Ama 23 Ağustos 2021 Çalışma ve Sosyal Güvenlik Bakanlığı Strateji Geliştirme Başkanlığı internet sayfasından aldığım şu haberi okuyunca aynı şeyi düşünecek mi? Çalışma ve Sosyal Güvenlik Bakanı Vedat Bilgin; “Memur sendikalarımız ile varmış olduğumuz anlaşmaya göre kamu personelimizin 2022-2023 yılları maaşlarındaki kümülatif artış oranları %30 ile %35 arasında değişmektedir. 3600 ek gösterge çalışmalarını da bu sözleşme döneminde tamamlıyoruz. Pandeminin dünyayı sarsan ekonomik etkilerine rağmen çalışanlarımızı enflasyona ezdirmeme sözümüzün arkasındayız. Tüm kamu çalışanlarımıza ve ülkemize hayırlı olmasını temenni ediyorum.” dedi. Bu habere baktığımızda Numan Kurtulmuş, memur sendikalarıyla yapılan toplu sözleşmedeki iki yıllık parça parça yapılan toplam artışı sanki yeni yılda bir defada vereceklermiş gibi sunarak memur kitlesine Hükümeti şirin göstermeye ve oy devşirmeye çalışıyor.

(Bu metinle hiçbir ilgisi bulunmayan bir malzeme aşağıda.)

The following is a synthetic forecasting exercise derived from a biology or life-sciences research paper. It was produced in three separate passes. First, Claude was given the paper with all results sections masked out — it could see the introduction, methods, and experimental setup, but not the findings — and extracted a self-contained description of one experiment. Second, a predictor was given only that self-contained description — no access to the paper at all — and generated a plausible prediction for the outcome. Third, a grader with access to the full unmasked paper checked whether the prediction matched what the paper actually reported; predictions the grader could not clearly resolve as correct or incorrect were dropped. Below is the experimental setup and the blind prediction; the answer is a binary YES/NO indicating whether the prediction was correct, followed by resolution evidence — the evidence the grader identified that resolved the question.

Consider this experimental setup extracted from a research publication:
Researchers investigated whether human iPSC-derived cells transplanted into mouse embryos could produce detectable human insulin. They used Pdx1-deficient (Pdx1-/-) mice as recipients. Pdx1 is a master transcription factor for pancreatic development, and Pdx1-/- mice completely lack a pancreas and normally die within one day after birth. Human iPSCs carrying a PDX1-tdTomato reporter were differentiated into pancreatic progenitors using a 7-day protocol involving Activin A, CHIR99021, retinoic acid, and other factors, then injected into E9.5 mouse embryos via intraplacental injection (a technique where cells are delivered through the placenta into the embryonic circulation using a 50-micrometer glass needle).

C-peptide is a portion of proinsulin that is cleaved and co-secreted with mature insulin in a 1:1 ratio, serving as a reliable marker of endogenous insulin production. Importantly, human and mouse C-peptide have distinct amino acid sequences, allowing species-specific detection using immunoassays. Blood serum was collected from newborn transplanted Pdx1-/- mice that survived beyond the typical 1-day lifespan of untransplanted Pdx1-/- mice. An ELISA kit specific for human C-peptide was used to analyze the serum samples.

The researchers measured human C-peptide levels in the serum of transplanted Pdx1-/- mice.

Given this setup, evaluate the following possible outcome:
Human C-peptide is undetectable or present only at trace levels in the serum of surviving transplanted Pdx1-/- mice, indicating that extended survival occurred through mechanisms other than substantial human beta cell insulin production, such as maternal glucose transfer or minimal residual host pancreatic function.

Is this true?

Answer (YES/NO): NO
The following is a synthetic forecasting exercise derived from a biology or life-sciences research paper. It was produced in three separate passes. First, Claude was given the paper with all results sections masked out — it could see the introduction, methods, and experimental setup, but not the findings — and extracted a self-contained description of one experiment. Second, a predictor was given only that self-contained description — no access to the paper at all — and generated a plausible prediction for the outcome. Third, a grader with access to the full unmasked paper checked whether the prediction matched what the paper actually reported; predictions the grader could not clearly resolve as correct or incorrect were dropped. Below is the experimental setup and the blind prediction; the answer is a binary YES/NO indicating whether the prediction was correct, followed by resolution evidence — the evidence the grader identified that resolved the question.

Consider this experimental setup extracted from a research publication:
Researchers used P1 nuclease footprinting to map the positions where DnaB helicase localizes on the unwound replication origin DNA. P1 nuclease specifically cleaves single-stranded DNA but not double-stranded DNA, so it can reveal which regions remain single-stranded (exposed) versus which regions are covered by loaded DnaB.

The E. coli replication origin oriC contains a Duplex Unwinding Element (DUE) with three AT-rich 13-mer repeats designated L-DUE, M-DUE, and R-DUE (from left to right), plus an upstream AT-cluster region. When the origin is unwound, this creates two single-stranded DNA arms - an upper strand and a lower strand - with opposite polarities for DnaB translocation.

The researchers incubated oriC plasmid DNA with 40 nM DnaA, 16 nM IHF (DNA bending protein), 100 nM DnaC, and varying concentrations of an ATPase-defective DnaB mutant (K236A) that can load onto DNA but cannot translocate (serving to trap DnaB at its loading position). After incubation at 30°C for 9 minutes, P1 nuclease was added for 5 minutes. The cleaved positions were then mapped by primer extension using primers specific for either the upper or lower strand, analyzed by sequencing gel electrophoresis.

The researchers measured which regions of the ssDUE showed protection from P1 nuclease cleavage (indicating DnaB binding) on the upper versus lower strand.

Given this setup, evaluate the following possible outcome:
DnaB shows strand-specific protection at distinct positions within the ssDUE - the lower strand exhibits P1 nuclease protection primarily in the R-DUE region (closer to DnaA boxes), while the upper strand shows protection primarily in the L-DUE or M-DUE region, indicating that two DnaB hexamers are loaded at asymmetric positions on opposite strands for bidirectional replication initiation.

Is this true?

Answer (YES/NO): NO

Çalışma ve Sosyal Güvenlik Bakanlığının sayfasında mutabakata varılan memur zamların ayrıntısı da şöyle: Bilgin, memur ve memur emeklilerinin maaşlarına 2022´nin ilk altı ayı yüzde 5, ikinci altı ayı yüzde 7, 2023´ün ilk altı ayı yüzde 8, ikinci altı ayı yüzde 6 ve enflasyon farklarından oluşan zam yapıldığını açıkladı. Anlaşmaya göre; en düşük devlet memuru maaşının 2 yıllık toplam artış oranı yüzde 31, 2 yıllık toplam artış miktarı ise 1352 TL oldu. En düşük devlet memuru maaşı 4 bin 348 TL´den 5 bin 700 TL´ye yükseldi. Bakanlığın sayfasında bu zamlar için, Bakan Bilgin: 'Türkiye tarihinde En Yüksek Oranları İçeren Sözleşme' diye de bir yorum var. Siyah harflerle yazılı cümleyi bende aynen aldım. Bu zamların en yüksek oran mı en düşük oran mı olduğu takdirini memur ve emeklilere bırakıyorum. Hepimizin bildiği gibi pandemi sürecince en özverili çalışan ve pandemiye kurbanlar veren ve bu özverili çalışmalarıyla tüm toplumun takdirini kazanan sağlık çalışanları ile doktorlar arasında ayrım yapılarak hekimlere verilen 2500 ile 5000 TL ek artıştan sağlık çalışanlarının yararlandırılmaması bütün sağlık çalışanlarının öfkesini çekmiş ve SES sendikasının önderliğinde iş bırakma eylemi yapmıştır. Bu ayrımın aynı zamanda doktorlarla sağlık çalışanlarının arasını açmayı hedeflediği de söylenebilir. Ama bu hedeflenen ayrımcılık sağlık çalışanları arasında tutmamış, Başta Tabipler Odası bu ayrımcılığa karşı çıkmış ve SES dışındaki diğer sendikalara üye olan emekçilerde sendika yönetimlerinin katılmadığı bu eylemlere katılmışlardır.

Her zaman söylendiği gibi işçi ve emekçiler için başarı birleşmekten, birlikte mücadele etmekten geçmektedir. Hiçbir siyasi, sendikal, dini, milli ayrım gözetmeyen işçi ve emekçilerin birliğin önünde barikat oluşturan sendika yöneticilerini aşıp geçmelerinin bir örneğini burada da görmekteyiz.

Buradan şunu da söyleyebiliriz ki sadece sağlık emekçileri, sadece doktorlar değil tüm işçi ve emekçiler, hastanelerden, fabrikalardan, okullardan, mali ve idari kuruluşlardan vb. tüm işyerlerinden başlayan birleşik bir işçi emekçi hareketi ile kendileri için hem daha iyi bir ücret alacak hem de kendileri için demokratik bir sistemin yolunu açacaklardır. İş bırakma eylemi işverenlere karşı en etkin hak alma yöntemidir.